While the Review of the National Gene Technology Scheme is underway in stages, industry has welcomed the interim outcome of the 2016 Technical Review of the Gene Technology Regulations, which provides guidance for the future regulation of new breeding technologies and “organisms containing engineered gene drives” - and signals commencement of phase two of the 2017 consultation.
AusBiotech made submissions to the 2016 Technical Review of the Gene Technology Regulations and the 2017 Review of the National Gene Technology Regulatory Scheme, with the support of the AusAg & Foodtech Committee members from the public and private sectors, on behalf of members.

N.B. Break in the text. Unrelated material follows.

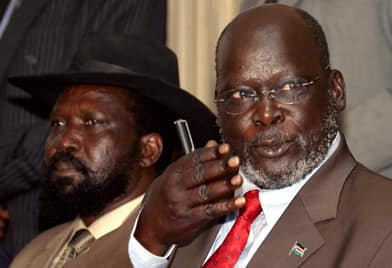 SPLA leader John Garang, right, flanked by deputy commander Salva Kiir Mayardit, answers a question during a press conference in Kenya's capital, Nairobi, on Jan. 8, 2005. The next day, Garang signed the peace agreement that ended 21 years of civil war. Garang died in a helicopter crash in July 2005. Kiir Mayardit is now president of Southern Sudan.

AusBiotech has advocated, like many in industry, for the adoption of Option 4, which excludes certain new breeding technologies from regulation on the basis of the product and/or outcomes they produce are no different to that what occurs in traditional breeding, except that they are more accurate in delivering outcomes. While Option 3, to regulate some new technologies based upon the process used, has been selected, this is accepted as an interim measure and welcomed on that basis. Under Option 3, organisms modified using site-directed nucleases without templates to guide genome repair (i.e. SDN-1) would not be regulated as genetically modified organisms (GMOs).
Mr Glenn Cross, CEO of AusBiotech, said “It is critical to the future introduction of biotechnology into Australia that the related regulation remains science‐based, rigorous and transparent.”
“AusBiotech cannot emphasise strongly enough the imperative that legislation and regulation pertaining to gene technology must keep pace with innovation, to enable the economic, efficiency and environmental benefits from new technologies to be realised.”
The review of Gene Technology Regulations aimed to reflect current technology and scientific knowledge and provide clarity about whether organisms developed using a range of new technologies are subject to regulation as GMOs and ensure that those new technologies requiring regulation is undertaken in a manner commensurate with the risks they pose.
During the discussion paper consultation, the OGTR said that it learnt “some stakeholders are not aware that organisms genetically modified utilising gene drives in their development are GMOs.” The Regulator has recently issued guidance for Institutional Biosafety Committees and researchers on the regulatory requirements for organisms containing engineered gene drives.
Phase Two of the consultation, led by the Department of Health and using the feedback received from Phase One consultation, commenced today and will conclude on the 15 December 2017, and the draft legislation is anticipated to be available from the OGTR this week for consultation until late January 2018.
There are numerous ways to participate in Phase two of the consultation process including a series of workshops and webinars that will be held in November and December 2017 across most states and territories, to explore the issues identified in Phase One consultation.
A third phase of consultation is planned to test proposed outcomes with stakeholders, is expected to open in early 2018.